Trotzdem hatte die Wut obsiegt und die Frau zu einem Zweck degradiert. Deshalb sagte Richard sich immer wieder vor, dass ihm keine Wahl geblieben war. Er hatte es diesem Mann, von dem er auf die übelste Art hintergangen worden war, mit gleicher Münze heimzahlen müssen, was bedeutete, ihn gerade nicht zu töten, sondern dafür zu sorgen, dass er in höchstem Maße litt. Und was wäre da besser geeignet gewesen, als ihn im vollen Bewusstsein weiterleben zu lassen, die Schuld am Tod seiner Liebsten zu tragen. Um sicherzugehen, dass dies auch geschah, hatte er ihm die Nachricht auf ihrer Brust hinterlassen.

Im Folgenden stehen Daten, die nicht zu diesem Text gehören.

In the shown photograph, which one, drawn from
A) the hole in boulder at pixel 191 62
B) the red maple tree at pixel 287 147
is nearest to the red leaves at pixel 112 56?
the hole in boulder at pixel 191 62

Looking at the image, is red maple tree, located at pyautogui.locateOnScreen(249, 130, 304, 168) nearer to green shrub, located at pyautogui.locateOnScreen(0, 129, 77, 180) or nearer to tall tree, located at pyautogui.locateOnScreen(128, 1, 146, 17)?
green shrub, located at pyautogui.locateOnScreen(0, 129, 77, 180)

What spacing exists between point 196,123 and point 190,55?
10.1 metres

Draußen begannen die ersten Vögel zu zwitschern, und über die Innenseite seiner Lider waberten kaleidoskopartige Muster. Dorn wälzte sich auf den Rücken, öffnete die Augen und starrte mit wachsender Verzweiflung an die Decke. Selbst die schien in der Dunkelheit zu flimmern. Es war zum Verrücktwerden.
Was war bloß mit ihm los? Die Einschlafprobleme wurden ja schlimmer statt besser, obwohl er schon die zweite Nacht hier verbrachte. Holte ihn etwa ein Schatten aus der Vergangenheit ein? Oder hatten ihn diese Briefe verändert? Dieser Gedanke versetzte ihm einen Schreck. War es möglich, dass dieser Anflug von Sentimentalität und sein Mitgefühl für diese Frau daher rührten, dass ihm dieser Psychofritze eine Gehirnwäsche verpasst hatte? Konnte sich ein Psychiater mittels Briefen in seine Gedankenwelt hacken? Wieso nicht, schließlich war der menschliche Geist manipulierbar und das Gehirn nicht viel mehr als ein biologischer Computer. Die Frage war nur, ob auch ihm das passieren konnte, ohne dies zu bemerken. Im Grunde unvorstellbar. Andererseits hatte er auch nicht durchschaut, dass ihm ein alter Sack anstelle einer jungen Schönheit geschrieben hatte …
Nach zahllosen Gedankenspiralen dieser Art, während derer Dorn allmählich glaubte, den Verstand zu verlieren, zog es ihn letztlich doch in einen gnädigen, wenn auch äußerst unruhigen Schlaf.
Als dieser ein abruptes Ende fand, war es draußen schon hell, und jemand klingelte bereits zum dritten Mal an der Tür.